- _The problem_:
You are asked to repeat the listing word for word and to leave out its pictures.
....................
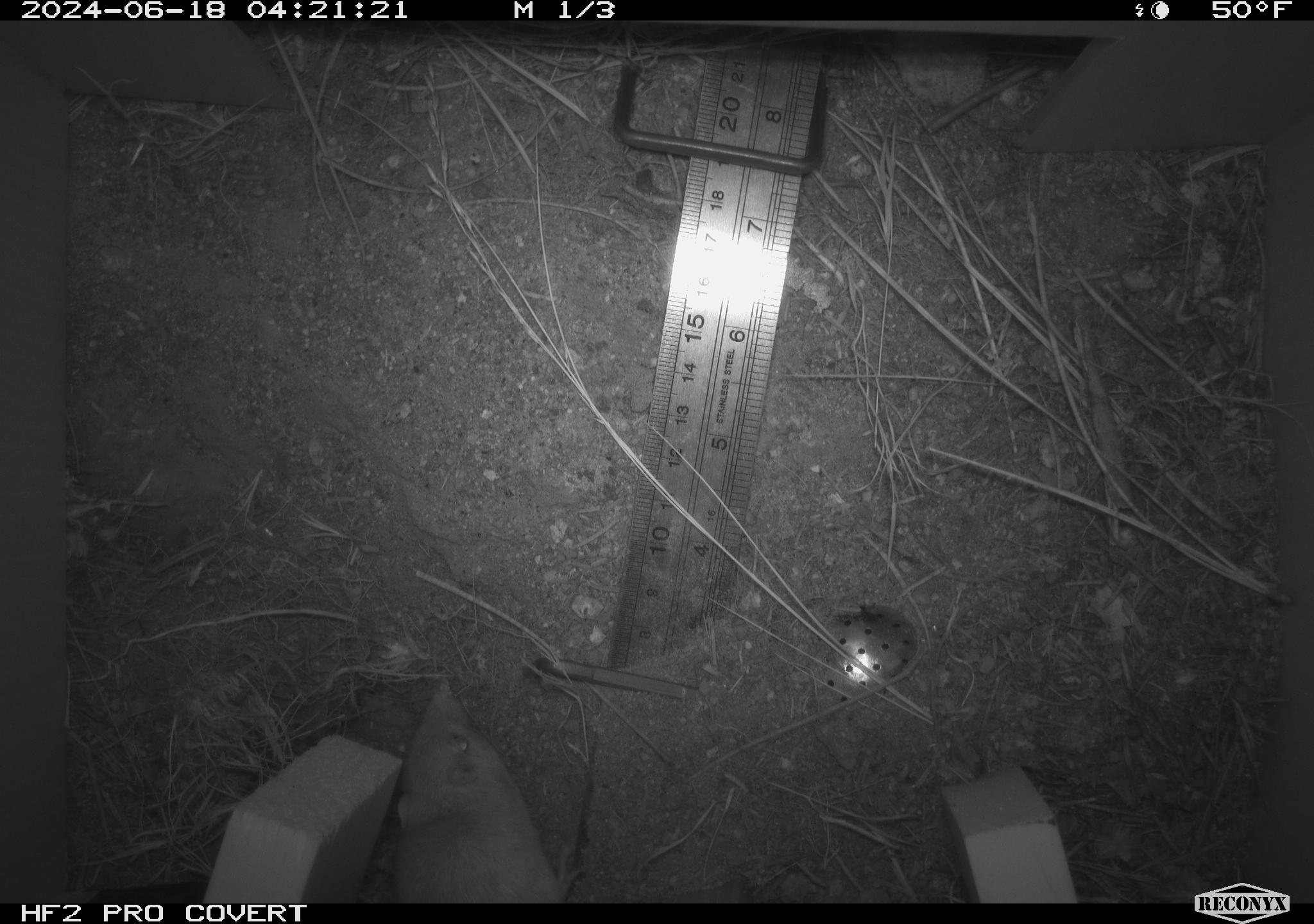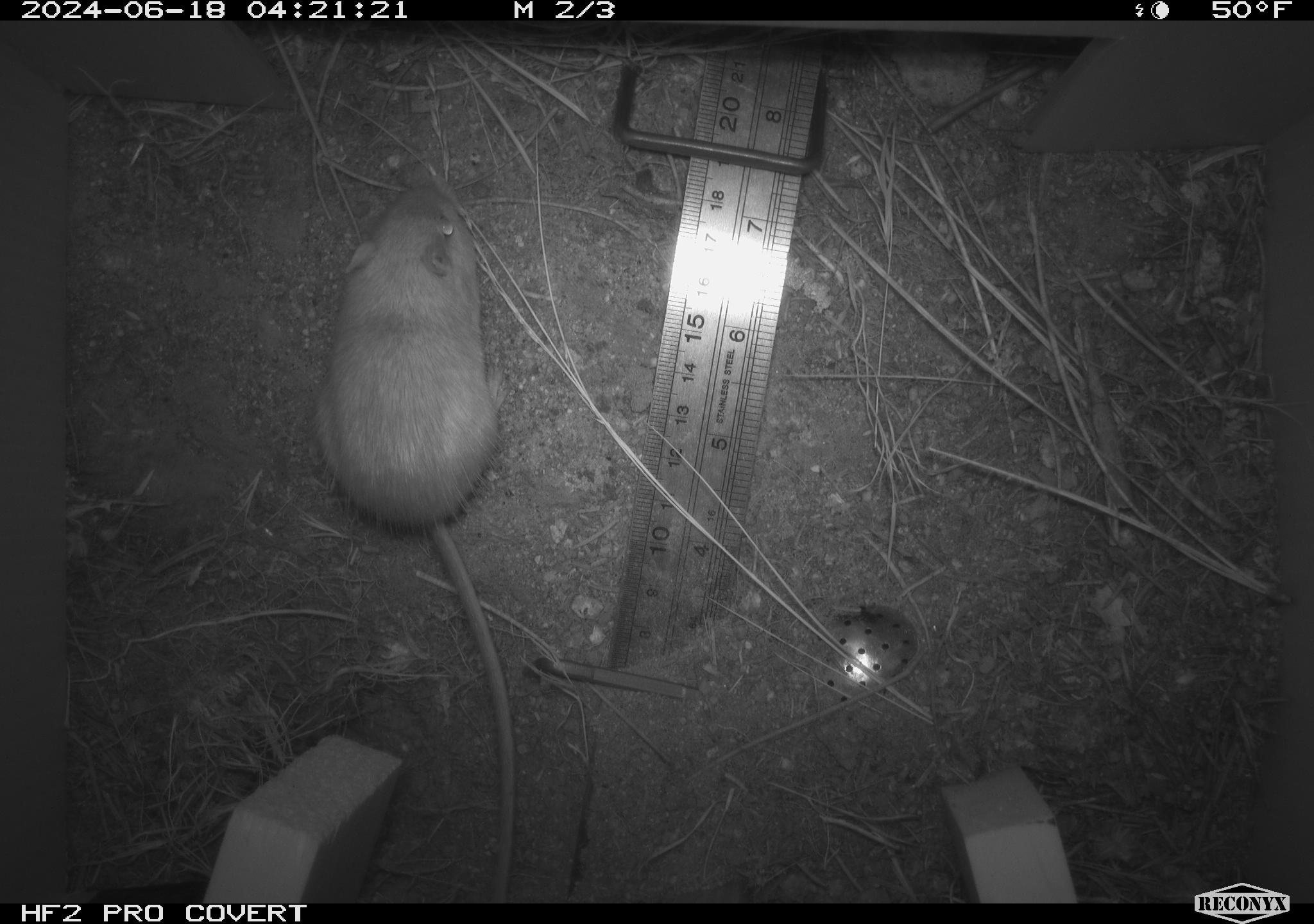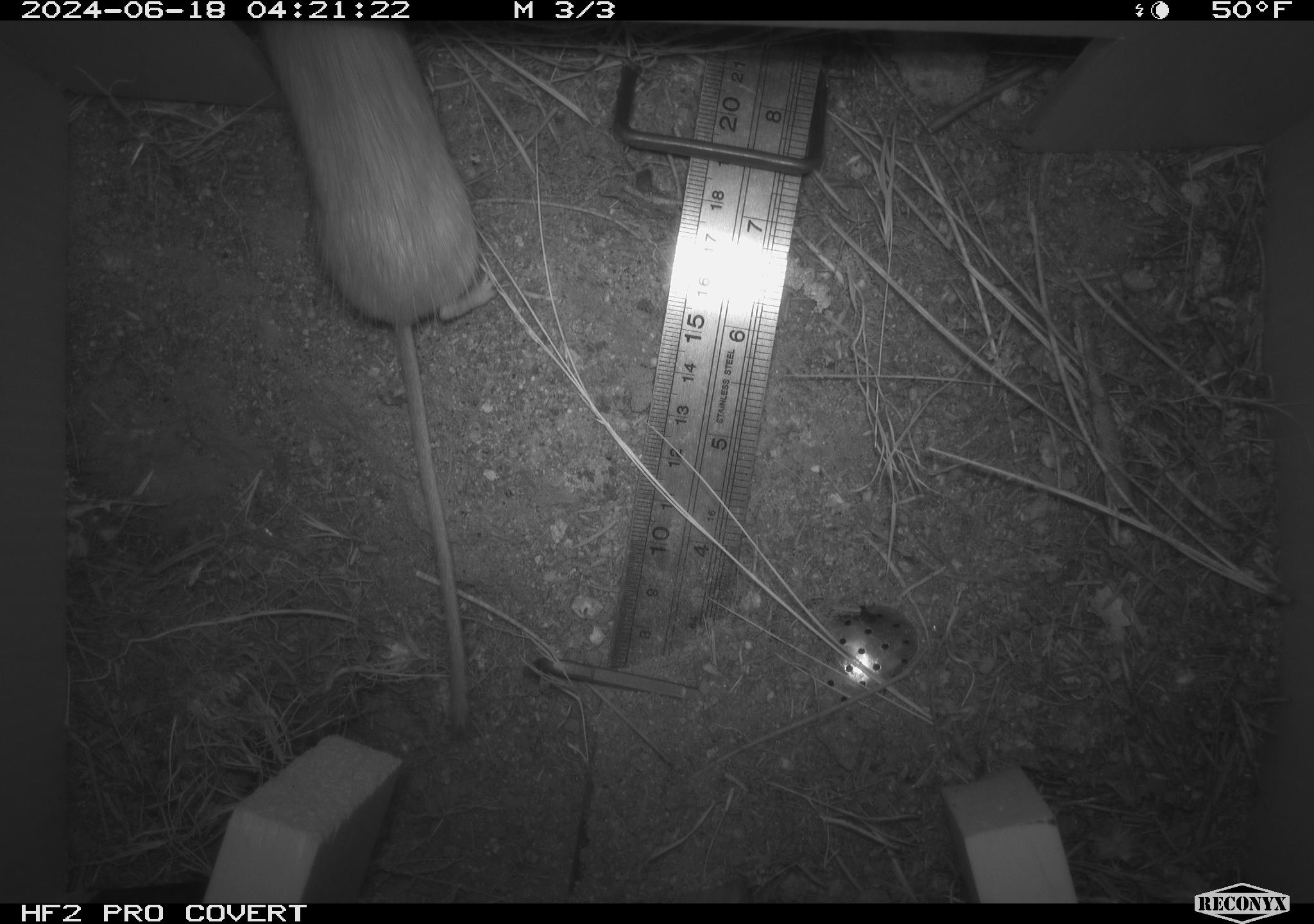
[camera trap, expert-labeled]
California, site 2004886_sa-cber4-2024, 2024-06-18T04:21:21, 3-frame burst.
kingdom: Animalia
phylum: Chordata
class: Mammalia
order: Rodentia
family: Heteromyidae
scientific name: Heteromyidae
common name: kangaroo rats and pocket mice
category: heteromyidae family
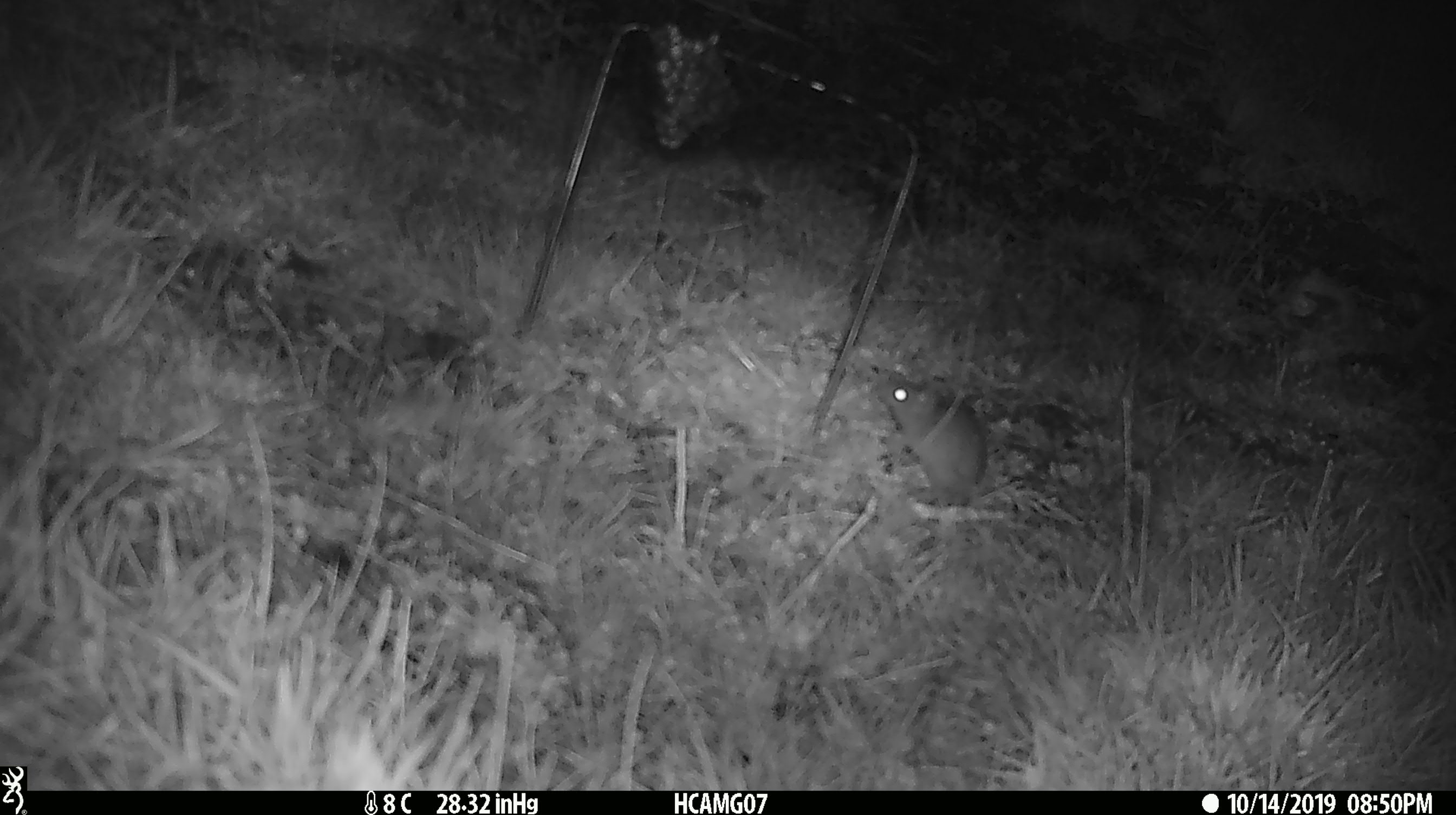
....................
- _Output for this task_:
[camera trap, expert-labeled]
California, site 2004886_sa-cber4-2024, 2024-06-18T04:21:21, 3-frame burst.
kingdom: Animalia
phylum: Chordata
class: Mammalia
order: Rodentia
family: Heteromyidae
scientific name: Heteromyidae
common name: kangaroo rats and pocket mice
category: heteromyidae family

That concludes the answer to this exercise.